SINOPSE: "Um grupo de adolescentes tem pesadelos horríveis, onde são atacados por um homem deformado com garras de aço. Ele apenas aparece durante o sono e, para escapar, é preciso acordar. Os crimes vão ocorrendo seguidamente, até que se descobre que o ser misterioso é na verdade Freddy Krueger, um homem que molestou crianças na rua Elm e que foi queimado vivo pela vizinhança. Agora Krueger pode retornar para se vingar daqueles que o mataram, através do sono." (CineMenu).

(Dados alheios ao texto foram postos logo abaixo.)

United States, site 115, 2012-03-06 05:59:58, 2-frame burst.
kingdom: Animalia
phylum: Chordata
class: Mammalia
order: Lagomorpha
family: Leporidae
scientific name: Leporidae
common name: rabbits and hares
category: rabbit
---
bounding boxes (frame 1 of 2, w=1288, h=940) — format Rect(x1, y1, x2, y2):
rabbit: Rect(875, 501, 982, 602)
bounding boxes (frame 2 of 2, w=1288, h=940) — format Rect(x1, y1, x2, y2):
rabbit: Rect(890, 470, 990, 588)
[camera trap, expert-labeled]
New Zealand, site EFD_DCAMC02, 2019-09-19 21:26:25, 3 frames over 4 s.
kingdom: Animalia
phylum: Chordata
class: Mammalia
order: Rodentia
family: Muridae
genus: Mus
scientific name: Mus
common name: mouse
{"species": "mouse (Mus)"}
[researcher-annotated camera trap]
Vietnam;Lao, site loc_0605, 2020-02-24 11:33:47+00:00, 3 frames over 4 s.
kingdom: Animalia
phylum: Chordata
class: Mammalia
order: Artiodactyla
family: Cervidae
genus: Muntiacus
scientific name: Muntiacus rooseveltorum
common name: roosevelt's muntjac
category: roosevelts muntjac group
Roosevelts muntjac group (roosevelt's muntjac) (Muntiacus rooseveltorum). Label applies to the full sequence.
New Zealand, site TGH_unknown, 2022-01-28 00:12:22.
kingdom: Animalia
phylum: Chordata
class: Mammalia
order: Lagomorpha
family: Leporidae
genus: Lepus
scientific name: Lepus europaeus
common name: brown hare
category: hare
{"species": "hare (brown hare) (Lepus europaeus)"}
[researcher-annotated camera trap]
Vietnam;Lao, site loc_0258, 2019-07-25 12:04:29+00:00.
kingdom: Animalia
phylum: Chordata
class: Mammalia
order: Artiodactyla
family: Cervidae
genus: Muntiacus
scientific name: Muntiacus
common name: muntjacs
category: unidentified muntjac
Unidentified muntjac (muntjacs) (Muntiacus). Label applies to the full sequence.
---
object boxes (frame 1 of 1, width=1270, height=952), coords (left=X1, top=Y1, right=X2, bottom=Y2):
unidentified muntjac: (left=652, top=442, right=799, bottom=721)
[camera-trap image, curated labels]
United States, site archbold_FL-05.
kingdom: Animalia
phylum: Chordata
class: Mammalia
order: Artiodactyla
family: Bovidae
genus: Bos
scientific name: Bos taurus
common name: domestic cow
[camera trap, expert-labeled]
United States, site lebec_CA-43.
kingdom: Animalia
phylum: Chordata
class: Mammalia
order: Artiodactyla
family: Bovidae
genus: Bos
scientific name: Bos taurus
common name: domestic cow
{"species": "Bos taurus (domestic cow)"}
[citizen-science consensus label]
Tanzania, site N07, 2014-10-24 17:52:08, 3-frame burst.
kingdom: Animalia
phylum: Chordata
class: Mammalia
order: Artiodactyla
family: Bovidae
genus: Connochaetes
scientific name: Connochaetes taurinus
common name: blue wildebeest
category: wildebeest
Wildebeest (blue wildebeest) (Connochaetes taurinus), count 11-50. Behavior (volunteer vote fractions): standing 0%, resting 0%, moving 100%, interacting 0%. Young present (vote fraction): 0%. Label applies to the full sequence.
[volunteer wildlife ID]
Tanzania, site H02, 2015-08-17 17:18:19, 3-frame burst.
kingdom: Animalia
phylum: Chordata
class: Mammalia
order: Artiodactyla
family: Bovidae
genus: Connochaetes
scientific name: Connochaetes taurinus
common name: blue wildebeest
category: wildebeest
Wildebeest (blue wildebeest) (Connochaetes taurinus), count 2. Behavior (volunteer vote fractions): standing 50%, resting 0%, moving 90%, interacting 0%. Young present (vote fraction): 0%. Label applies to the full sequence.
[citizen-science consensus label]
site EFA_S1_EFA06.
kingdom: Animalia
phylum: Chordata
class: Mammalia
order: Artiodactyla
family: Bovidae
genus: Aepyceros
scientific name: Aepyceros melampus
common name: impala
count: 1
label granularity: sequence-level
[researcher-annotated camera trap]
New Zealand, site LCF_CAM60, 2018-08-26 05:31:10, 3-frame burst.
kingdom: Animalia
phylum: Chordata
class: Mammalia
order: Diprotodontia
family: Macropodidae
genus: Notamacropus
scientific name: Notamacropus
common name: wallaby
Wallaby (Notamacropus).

"Assim como aconteceu com a nossa última postagem na seção '1001 Filmes' com 'Apertem Os Cintos, O Piloto Sumiu', esse filme é um puro e clássico representante do seu gênero. Me lembro de ter assistido aos dois filmes na minha infância, há 20 anos atrás, e ter achado muita graça no filme citado acima e sentido muito medo assistindo esse filme presente, porém, analisar esses filmes 20 anos depois nos traz algumas curiosidades. Hoje, pegando como exemplo esses dois expoentes de seus gêneros 'Apertem Os Cintos, O Piloto Sumiu' e 'A Hora Do Pesadelo', que por definição são opostos, conseguimos diminuir a enorme distância que os dividiam e torná-la muito próximos, quase tornando um filme de um mesmo 'novo gênero': a comédia pastelão, com toques de terror e seriedade. O filme parece uma sátira de si mesmo: as casas são sempre cheias de finos vidros; as portas nunca estão trancadas, apenas encostadas; os locais são sempre distantes, vazios, sombrios, frios, noturnos e amplos; mesmo no local havendo mais de uma pessoa, ao irem de encontro ao 'barulho', sempre apenas um personagem medroso, curioso, ingênuo e valente vai descobrir do que se trata; cenas de nojo, que muitas vezes são apenas nojentas mesmo; sempre há personagens que poderiam, se fosse na vida real, conter esses criminosos, mas no filme, são sempre incrédulos, distantes, superficiais e quando passam a acreditar no fato, já é tarde; cenas impressionantes e irreais, são vistas pelos personagens com 'caras de paisagem', vilões mais para caricaturas de monstros do que o próprio monstro em si. Enfim, características que hoje já não mais significam medo, mas que em sua época, sim. Outra peculiaridade em comum com os dois filmes aqui comparado é o fato de seus diretores serem referências em seus gêneros. Ou seja, o reflexo entre si é bastante claro e se misturam constantemente, nos dando a impressão que não não estão em lados opostos, mas sim, muito mais próximos entre si, do que filmes do mesmo gênero que foram feitos 20, 30 anos depois."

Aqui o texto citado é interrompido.